YOUR INSTRUCTIONS –
Locate every line in the rows below that contains the word "inches", and copy each of those lines.

DATA RECORDS –
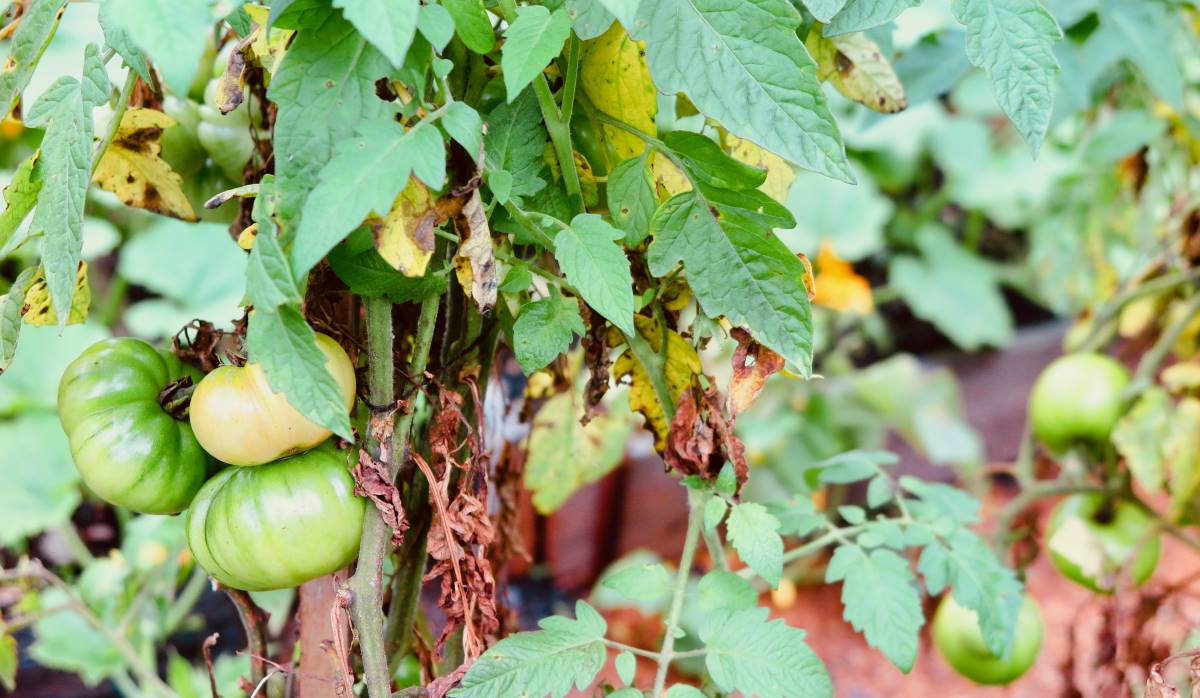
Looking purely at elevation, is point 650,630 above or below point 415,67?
below

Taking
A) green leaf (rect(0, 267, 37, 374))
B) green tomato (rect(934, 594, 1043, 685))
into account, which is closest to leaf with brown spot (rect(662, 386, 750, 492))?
green leaf (rect(0, 267, 37, 374))

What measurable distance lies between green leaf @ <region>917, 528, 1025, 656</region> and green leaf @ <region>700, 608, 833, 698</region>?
18 centimetres

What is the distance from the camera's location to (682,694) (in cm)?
46

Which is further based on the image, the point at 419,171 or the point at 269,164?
the point at 269,164

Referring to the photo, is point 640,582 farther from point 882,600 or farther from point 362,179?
point 362,179

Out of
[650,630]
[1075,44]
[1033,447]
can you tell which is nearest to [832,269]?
[1033,447]

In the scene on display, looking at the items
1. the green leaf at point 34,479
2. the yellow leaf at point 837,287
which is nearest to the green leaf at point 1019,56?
the green leaf at point 34,479

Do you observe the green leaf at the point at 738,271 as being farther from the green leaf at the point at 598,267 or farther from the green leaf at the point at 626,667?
the green leaf at the point at 626,667

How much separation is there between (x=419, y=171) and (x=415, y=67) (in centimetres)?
5

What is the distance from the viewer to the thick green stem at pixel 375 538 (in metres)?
0.44

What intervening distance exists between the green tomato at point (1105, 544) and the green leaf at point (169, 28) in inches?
35.9

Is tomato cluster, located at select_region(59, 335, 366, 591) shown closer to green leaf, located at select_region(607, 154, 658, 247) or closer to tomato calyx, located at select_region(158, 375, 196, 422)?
tomato calyx, located at select_region(158, 375, 196, 422)

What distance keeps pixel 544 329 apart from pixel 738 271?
0.09 metres

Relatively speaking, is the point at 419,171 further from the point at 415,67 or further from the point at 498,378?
the point at 498,378
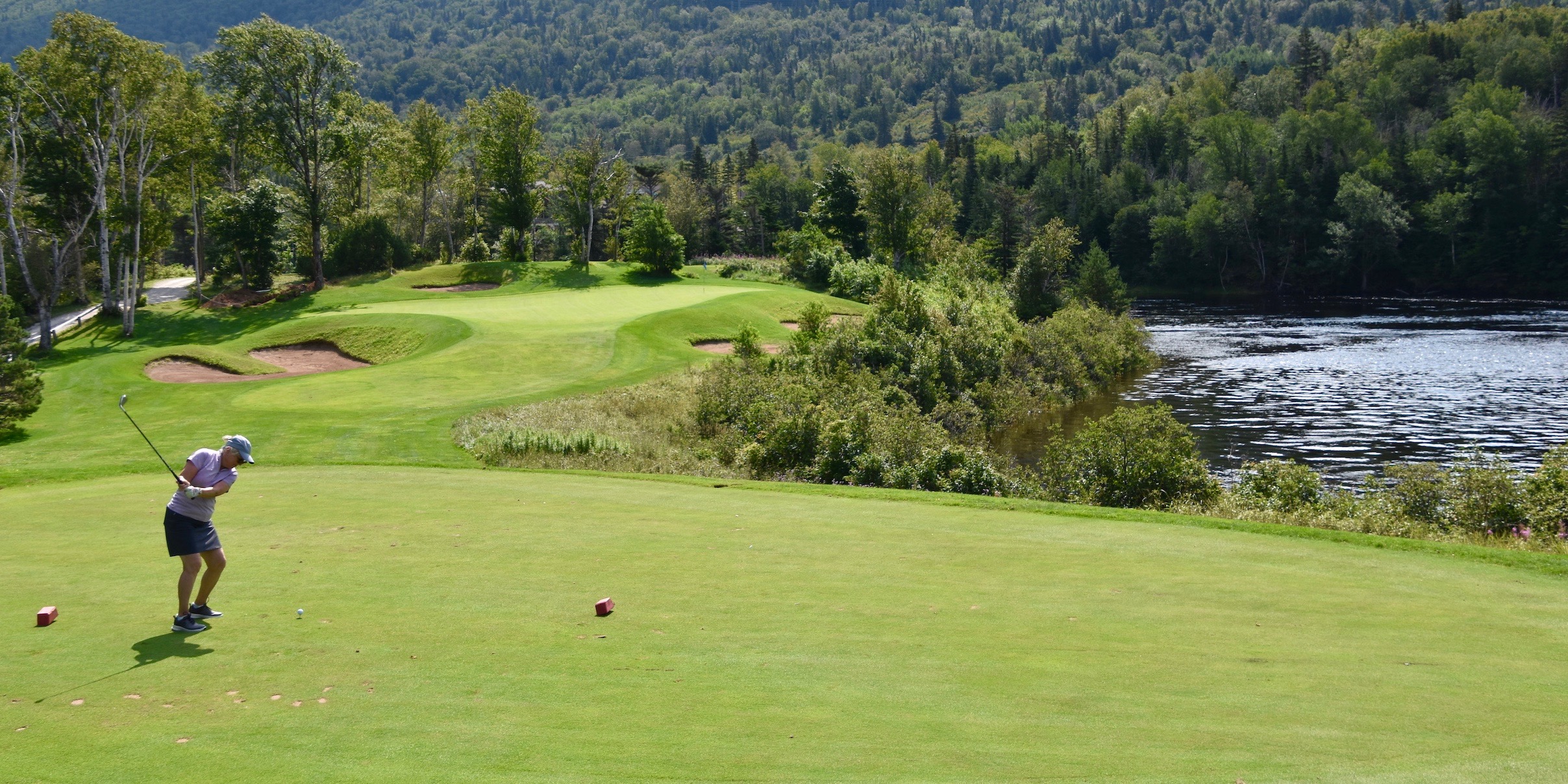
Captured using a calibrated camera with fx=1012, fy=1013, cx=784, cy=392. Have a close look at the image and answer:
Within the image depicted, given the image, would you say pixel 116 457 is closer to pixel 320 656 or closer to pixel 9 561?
pixel 9 561

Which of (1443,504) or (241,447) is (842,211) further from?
(241,447)

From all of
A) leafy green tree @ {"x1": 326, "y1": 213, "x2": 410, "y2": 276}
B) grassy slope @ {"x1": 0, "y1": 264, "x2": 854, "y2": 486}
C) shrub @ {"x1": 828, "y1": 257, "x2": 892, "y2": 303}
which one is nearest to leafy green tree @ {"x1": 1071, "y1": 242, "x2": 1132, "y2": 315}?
shrub @ {"x1": 828, "y1": 257, "x2": 892, "y2": 303}

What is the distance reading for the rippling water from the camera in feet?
116

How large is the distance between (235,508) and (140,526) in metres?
1.72

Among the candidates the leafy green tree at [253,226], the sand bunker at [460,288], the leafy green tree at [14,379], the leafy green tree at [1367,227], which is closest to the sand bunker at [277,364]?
the leafy green tree at [14,379]

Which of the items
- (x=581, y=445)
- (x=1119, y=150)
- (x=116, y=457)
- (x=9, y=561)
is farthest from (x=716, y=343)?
(x=1119, y=150)

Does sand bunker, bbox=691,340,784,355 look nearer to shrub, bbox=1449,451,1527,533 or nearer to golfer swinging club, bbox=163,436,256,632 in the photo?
shrub, bbox=1449,451,1527,533

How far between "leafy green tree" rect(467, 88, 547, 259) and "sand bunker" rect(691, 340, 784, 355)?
35.6 m

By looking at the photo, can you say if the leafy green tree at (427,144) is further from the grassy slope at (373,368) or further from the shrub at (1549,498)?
the shrub at (1549,498)

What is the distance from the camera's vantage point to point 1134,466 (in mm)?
23781

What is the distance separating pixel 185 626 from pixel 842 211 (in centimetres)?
8521

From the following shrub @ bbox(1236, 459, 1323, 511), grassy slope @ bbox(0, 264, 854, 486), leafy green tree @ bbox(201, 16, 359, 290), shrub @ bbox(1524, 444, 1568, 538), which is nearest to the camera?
shrub @ bbox(1524, 444, 1568, 538)

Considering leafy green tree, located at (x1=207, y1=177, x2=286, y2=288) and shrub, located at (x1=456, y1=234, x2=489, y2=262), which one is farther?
shrub, located at (x1=456, y1=234, x2=489, y2=262)

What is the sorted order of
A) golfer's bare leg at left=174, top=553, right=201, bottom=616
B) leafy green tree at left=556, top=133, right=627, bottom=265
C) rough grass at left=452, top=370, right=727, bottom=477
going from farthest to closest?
leafy green tree at left=556, top=133, right=627, bottom=265 → rough grass at left=452, top=370, right=727, bottom=477 → golfer's bare leg at left=174, top=553, right=201, bottom=616
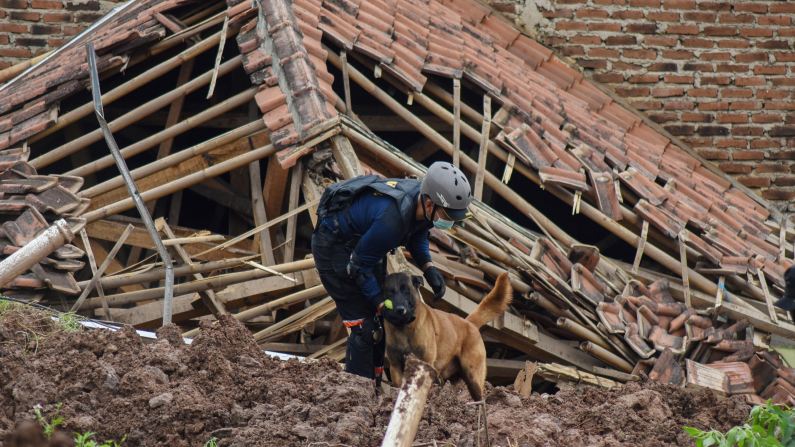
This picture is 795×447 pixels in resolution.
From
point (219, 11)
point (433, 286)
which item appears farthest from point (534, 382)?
point (219, 11)

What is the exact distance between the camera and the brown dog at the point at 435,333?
6.55m

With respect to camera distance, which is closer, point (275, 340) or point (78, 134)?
point (275, 340)

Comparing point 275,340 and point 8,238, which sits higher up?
point 8,238

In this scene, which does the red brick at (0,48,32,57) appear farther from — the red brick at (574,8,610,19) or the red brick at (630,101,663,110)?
the red brick at (630,101,663,110)

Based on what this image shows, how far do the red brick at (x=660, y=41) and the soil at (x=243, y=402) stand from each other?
6.33 meters

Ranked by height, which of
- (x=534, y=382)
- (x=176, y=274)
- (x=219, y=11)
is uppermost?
(x=219, y=11)

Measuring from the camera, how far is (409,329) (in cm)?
668

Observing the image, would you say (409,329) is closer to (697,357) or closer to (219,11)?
(697,357)

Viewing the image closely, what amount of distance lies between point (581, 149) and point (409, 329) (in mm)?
3589

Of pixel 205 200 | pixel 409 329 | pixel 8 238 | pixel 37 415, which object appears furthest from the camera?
pixel 205 200

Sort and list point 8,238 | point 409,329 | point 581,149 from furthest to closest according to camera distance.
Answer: point 581,149 < point 8,238 < point 409,329

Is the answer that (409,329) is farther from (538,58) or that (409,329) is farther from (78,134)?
(538,58)

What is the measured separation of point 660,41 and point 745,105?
1077 mm

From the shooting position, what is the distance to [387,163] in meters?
8.59
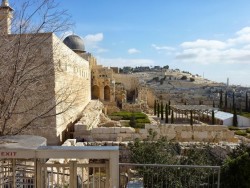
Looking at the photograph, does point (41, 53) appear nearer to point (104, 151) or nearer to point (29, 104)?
point (29, 104)

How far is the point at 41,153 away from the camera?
4.14 m

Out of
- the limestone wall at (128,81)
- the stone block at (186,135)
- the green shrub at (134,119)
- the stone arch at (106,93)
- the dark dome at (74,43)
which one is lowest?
the green shrub at (134,119)

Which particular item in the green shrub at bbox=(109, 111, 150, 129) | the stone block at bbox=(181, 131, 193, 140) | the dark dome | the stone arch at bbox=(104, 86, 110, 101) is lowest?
the green shrub at bbox=(109, 111, 150, 129)

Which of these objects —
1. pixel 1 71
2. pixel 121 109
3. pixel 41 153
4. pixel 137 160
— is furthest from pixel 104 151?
pixel 121 109

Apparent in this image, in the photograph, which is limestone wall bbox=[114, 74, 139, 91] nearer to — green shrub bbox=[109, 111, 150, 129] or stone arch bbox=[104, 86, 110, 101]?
stone arch bbox=[104, 86, 110, 101]

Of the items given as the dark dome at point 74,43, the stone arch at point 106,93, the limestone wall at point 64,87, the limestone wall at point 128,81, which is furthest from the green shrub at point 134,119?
the limestone wall at point 128,81

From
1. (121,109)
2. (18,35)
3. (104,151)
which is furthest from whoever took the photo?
(121,109)

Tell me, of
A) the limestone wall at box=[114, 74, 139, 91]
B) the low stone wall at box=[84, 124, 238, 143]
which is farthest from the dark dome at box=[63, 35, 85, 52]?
the low stone wall at box=[84, 124, 238, 143]

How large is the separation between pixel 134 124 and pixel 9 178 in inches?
729

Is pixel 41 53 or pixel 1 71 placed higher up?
pixel 41 53

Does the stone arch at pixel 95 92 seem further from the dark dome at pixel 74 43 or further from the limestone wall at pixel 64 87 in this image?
the limestone wall at pixel 64 87

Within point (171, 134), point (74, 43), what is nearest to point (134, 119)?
point (171, 134)

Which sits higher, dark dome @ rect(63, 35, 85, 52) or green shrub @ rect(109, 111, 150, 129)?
dark dome @ rect(63, 35, 85, 52)

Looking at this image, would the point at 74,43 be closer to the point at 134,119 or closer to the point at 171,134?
the point at 134,119
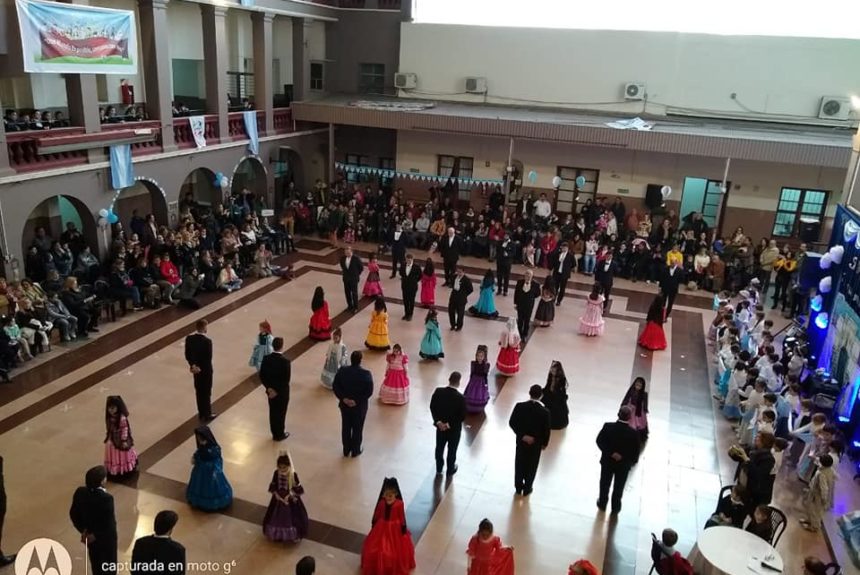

TASK ANSWER –
What intervening distance exists between the green tomato at point (1105, 544) and the green leaf at point (169, 28) in inches?
How large is the separation between pixel 134 124 and pixel 9 178 in inches?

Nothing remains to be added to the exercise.